Bilirubin direkt
Auch: direktes Bilirubin · konjugiertes Bilirubin · Bilirubin konjugiert
Das direkte Bilirubin ist laut IQWiG die Form, die bereits aus dem Blut in die Leber transportiert und dort weiterverarbeitet wurde — es macht etwa 20 Prozent des Bilirubins im Blut aus und besteht hauptsächlich aus konjugiertem, wasserlöslichem Bilirubin. Als Orientierung nennt die Quelle für Erwachsene ab 18 Jahren unter 0,1 mg/dl (unter 2 µmol/l). ⚠ Das ist ein anderer Bereich als beim Gesamtbilirubin (unter 1,2 mg/dl) — prüfe deshalb zuerst, welcher der beiden Werte auf deinem Befund steht. Erhöhte Werte deuten auf eine Lebererkrankung oder einen Stau der Gallenflüssigkeit hin.
Was ist Bilirubin direkt?
Bilirubin entsteht beim Abbau des roten Blutfarbstoffs Hämoglobin. Auf seinem Weg aus dem Körper macht es eine Umwandlung in der Leber durch — und daran hängt die Unterscheidung, um die es auf dieser Seite geht.

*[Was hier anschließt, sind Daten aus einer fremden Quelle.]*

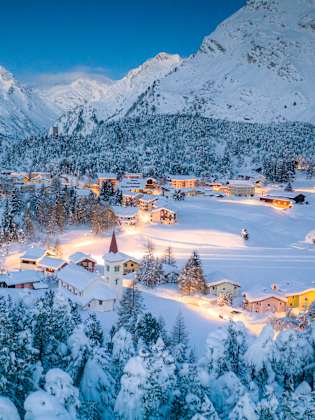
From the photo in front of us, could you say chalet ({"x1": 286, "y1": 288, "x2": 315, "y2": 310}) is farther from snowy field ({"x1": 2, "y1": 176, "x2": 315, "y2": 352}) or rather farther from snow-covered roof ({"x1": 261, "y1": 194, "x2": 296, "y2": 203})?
snow-covered roof ({"x1": 261, "y1": 194, "x2": 296, "y2": 203})

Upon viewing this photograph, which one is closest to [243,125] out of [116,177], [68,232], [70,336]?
[116,177]

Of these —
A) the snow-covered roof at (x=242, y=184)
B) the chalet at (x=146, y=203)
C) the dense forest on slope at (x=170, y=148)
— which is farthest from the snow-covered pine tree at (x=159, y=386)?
the dense forest on slope at (x=170, y=148)

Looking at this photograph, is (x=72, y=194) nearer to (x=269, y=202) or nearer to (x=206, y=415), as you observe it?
(x=269, y=202)

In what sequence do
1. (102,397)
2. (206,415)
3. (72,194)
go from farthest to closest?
(72,194) < (102,397) < (206,415)

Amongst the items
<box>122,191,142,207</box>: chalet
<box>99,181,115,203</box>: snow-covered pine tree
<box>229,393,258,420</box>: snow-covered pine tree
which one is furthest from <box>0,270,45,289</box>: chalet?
<box>99,181,115,203</box>: snow-covered pine tree

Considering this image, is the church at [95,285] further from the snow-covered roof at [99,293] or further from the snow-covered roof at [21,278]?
the snow-covered roof at [21,278]

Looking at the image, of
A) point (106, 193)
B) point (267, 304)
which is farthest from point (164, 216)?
point (267, 304)
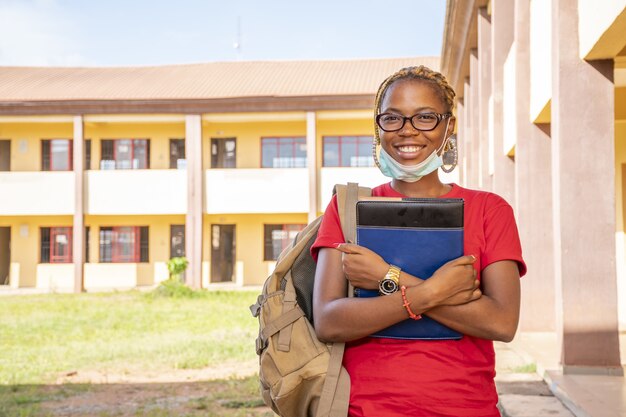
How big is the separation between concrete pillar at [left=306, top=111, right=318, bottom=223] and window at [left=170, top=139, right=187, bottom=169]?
4705 mm

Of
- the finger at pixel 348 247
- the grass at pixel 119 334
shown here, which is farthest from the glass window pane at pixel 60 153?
the finger at pixel 348 247

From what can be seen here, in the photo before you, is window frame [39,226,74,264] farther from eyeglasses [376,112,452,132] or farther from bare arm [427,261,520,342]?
bare arm [427,261,520,342]

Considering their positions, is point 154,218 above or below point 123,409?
above

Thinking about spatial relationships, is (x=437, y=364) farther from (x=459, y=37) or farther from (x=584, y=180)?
(x=459, y=37)

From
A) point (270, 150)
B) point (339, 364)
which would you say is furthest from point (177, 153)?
point (339, 364)

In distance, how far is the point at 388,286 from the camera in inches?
71.5

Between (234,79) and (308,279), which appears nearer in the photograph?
(308,279)

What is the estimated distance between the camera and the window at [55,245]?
25906 mm

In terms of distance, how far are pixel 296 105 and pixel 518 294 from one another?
71.0 ft

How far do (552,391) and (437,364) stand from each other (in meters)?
4.49

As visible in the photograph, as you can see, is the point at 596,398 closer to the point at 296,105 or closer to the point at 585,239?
the point at 585,239

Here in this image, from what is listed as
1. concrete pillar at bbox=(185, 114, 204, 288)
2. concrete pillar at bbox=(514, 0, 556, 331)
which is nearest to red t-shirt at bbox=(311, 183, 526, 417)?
concrete pillar at bbox=(514, 0, 556, 331)

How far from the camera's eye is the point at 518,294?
189 cm

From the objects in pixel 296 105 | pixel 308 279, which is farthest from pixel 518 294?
pixel 296 105
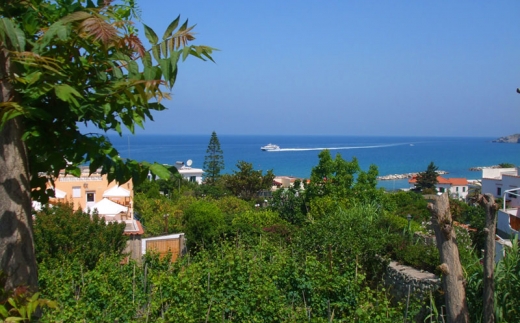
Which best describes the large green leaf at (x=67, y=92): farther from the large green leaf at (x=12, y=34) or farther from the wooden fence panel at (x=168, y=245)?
the wooden fence panel at (x=168, y=245)

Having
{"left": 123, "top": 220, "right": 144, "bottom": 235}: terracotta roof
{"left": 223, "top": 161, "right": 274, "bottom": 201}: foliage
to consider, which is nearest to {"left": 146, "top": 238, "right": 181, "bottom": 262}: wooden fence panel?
{"left": 123, "top": 220, "right": 144, "bottom": 235}: terracotta roof

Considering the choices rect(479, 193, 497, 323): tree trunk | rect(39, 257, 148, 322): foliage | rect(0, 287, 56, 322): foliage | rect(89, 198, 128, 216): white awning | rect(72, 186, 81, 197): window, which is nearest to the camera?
rect(0, 287, 56, 322): foliage

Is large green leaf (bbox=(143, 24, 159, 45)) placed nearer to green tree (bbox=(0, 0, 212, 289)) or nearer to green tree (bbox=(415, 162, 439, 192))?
green tree (bbox=(0, 0, 212, 289))

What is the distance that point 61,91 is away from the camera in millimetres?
1472

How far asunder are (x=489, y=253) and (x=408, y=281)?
9.49 feet

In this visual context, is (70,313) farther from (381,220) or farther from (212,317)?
(381,220)

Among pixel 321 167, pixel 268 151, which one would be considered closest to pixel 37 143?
pixel 321 167

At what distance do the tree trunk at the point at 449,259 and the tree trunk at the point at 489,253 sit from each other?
29 centimetres

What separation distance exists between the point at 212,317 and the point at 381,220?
221 inches

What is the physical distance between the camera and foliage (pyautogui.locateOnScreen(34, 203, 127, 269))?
10477 millimetres

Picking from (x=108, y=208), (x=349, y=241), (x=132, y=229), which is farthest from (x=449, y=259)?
(x=108, y=208)

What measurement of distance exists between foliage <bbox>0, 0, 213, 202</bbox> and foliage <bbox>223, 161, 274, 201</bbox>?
30.9 m

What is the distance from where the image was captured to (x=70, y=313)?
4223mm

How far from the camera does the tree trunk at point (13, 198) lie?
1.56m
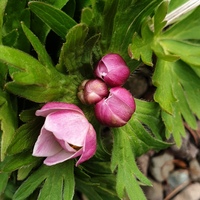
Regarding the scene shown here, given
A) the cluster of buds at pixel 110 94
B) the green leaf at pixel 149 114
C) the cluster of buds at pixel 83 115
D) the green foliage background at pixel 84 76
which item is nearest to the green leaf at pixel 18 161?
the green foliage background at pixel 84 76

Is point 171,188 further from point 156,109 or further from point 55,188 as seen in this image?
point 55,188

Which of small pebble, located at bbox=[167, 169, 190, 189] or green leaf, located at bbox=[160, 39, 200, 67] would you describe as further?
small pebble, located at bbox=[167, 169, 190, 189]

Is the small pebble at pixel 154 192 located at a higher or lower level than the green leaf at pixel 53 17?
lower

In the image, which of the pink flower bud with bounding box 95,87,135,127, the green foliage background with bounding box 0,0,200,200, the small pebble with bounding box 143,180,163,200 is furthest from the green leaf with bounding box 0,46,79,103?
the small pebble with bounding box 143,180,163,200

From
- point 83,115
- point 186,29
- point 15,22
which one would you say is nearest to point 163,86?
point 186,29

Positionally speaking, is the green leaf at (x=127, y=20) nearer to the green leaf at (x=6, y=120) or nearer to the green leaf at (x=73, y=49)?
the green leaf at (x=73, y=49)

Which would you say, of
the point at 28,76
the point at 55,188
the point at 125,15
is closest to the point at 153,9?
the point at 125,15

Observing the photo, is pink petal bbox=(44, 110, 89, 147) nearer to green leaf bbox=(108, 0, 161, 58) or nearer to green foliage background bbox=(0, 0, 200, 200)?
green foliage background bbox=(0, 0, 200, 200)
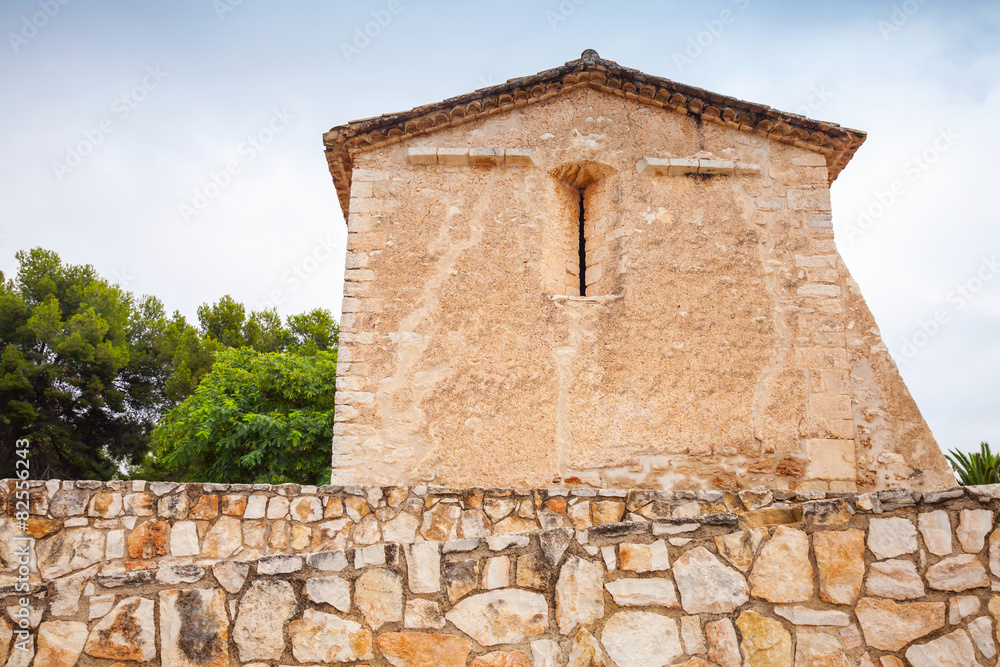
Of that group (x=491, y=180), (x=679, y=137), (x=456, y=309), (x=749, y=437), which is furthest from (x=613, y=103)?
(x=749, y=437)

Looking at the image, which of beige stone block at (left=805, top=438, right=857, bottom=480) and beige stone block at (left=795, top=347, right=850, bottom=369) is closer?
beige stone block at (left=805, top=438, right=857, bottom=480)

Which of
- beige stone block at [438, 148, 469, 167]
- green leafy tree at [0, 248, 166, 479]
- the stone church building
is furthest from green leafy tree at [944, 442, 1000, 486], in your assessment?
green leafy tree at [0, 248, 166, 479]

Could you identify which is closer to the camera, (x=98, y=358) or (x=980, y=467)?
(x=980, y=467)

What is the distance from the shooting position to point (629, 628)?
8.69 feet

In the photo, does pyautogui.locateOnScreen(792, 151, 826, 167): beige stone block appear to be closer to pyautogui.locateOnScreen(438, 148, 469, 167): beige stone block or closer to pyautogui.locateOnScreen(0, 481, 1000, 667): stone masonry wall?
pyautogui.locateOnScreen(438, 148, 469, 167): beige stone block

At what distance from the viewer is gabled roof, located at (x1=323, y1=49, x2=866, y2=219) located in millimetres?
7715

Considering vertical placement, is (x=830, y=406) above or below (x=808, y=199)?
below

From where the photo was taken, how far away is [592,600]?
105 inches

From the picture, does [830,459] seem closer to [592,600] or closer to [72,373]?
[592,600]

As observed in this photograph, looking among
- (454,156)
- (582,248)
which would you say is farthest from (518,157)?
(582,248)

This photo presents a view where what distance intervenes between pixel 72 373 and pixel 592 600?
16884 mm

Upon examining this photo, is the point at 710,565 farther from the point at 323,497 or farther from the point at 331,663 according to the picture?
the point at 323,497

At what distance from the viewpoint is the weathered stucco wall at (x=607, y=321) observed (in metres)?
6.77

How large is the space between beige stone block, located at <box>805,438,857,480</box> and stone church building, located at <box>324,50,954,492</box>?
0.02m
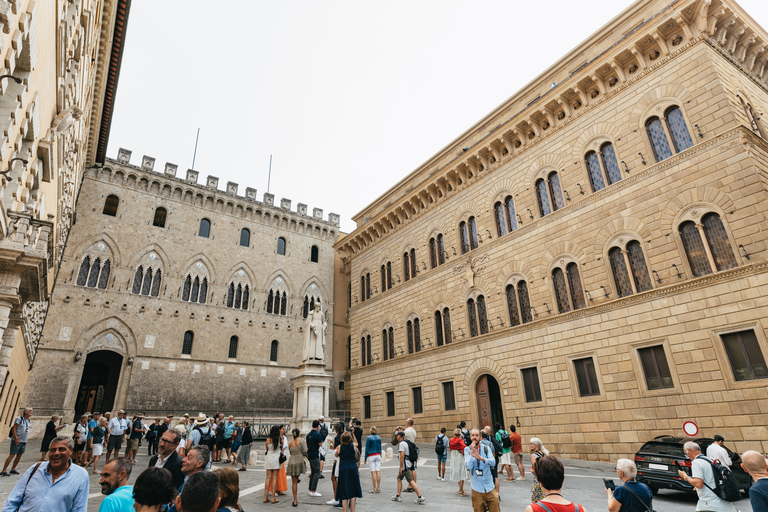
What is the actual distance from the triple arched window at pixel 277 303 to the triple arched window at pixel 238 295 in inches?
55.2

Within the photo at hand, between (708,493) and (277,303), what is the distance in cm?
2557

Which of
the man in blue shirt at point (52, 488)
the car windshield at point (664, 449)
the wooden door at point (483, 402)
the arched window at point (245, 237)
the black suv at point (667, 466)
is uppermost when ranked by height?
the arched window at point (245, 237)

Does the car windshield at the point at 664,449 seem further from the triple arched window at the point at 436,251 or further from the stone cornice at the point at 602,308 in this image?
the triple arched window at the point at 436,251

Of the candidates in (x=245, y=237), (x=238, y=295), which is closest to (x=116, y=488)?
(x=238, y=295)

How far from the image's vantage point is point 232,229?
27859 mm

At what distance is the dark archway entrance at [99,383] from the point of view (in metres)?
23.1

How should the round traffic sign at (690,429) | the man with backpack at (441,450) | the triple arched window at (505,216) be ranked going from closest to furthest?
the round traffic sign at (690,429) < the man with backpack at (441,450) < the triple arched window at (505,216)

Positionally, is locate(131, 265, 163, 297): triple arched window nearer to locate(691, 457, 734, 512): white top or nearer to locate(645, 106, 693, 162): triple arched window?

Das direkte Bilirubin ist laut IQWiG die Form, die bereits aus dem Blut in die Leber transportiert und dort weiterverarbeitet wurde. Es besteht hauptsächlich aus konjugiertem, wasserlöslichem Bilirubin und macht etwa 20 Prozent des Bilirubins im Blut aus. Das indirekte Bilirubin ist die Form davor: wasserunlöslich, noch auf dem Weg zur Leber, rund 80 Prozent.
Aus dieser Reihenfolge folgt die diagnostische Aussage. Ist das direkte Bilirubin erhöht, hat die Leber ihre Arbeit bereits getan — das Problem liegt also eher in oder nach der Leber: bei der Leber selbst oder beim Abfluss der Galle. Ist dagegen das indirekte erhöht, liegt es eher davor: beim Abbau der Blutkörperchen oder bei der Aufnahme in die Leber.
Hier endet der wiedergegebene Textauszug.